■ What to produce: Reproduce the material below word for word, beginning at the line that contains "Of the following" and continuing through the end of the material.

==================================================

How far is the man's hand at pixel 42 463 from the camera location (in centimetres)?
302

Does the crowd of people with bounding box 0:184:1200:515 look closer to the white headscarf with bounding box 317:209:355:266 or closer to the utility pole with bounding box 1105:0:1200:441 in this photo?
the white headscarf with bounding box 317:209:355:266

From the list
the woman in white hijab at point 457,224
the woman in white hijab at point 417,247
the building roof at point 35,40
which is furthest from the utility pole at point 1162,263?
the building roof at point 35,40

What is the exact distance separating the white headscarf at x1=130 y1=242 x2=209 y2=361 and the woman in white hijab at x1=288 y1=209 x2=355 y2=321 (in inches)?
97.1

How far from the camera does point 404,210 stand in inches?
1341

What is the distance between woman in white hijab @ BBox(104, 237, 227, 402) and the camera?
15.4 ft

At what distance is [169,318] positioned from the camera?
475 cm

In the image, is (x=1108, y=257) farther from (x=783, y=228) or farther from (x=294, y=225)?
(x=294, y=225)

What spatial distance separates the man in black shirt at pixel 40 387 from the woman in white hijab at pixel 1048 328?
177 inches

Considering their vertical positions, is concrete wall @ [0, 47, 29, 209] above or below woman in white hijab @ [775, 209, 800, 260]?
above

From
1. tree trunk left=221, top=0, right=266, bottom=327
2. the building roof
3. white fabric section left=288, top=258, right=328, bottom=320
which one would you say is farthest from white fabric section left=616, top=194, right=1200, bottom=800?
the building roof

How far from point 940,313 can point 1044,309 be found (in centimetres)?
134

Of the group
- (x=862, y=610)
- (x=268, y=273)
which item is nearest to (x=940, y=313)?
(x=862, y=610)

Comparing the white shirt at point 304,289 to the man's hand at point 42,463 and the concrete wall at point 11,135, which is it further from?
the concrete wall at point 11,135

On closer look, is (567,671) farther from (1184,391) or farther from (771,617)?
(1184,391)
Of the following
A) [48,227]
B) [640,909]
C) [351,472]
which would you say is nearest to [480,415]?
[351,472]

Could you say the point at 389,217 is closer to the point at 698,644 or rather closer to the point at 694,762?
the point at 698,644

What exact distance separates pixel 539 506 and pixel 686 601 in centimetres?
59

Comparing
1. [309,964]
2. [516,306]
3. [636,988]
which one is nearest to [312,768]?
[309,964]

==================================================

■ Full response:
Of the following
A) [48,227]
B) [640,909]
C) [351,472]
which would you say is nearest to [480,415]?
[351,472]

Could you say the point at 389,217 is closer to the point at 698,644 or rather closer to the point at 694,762?
the point at 698,644

What exact distance separates pixel 539 506 and pixel 686 601 in centimetres?
59

Comparing
1. [309,964]
2. [516,306]
3. [636,988]
which one is nearest to [312,768]?
[309,964]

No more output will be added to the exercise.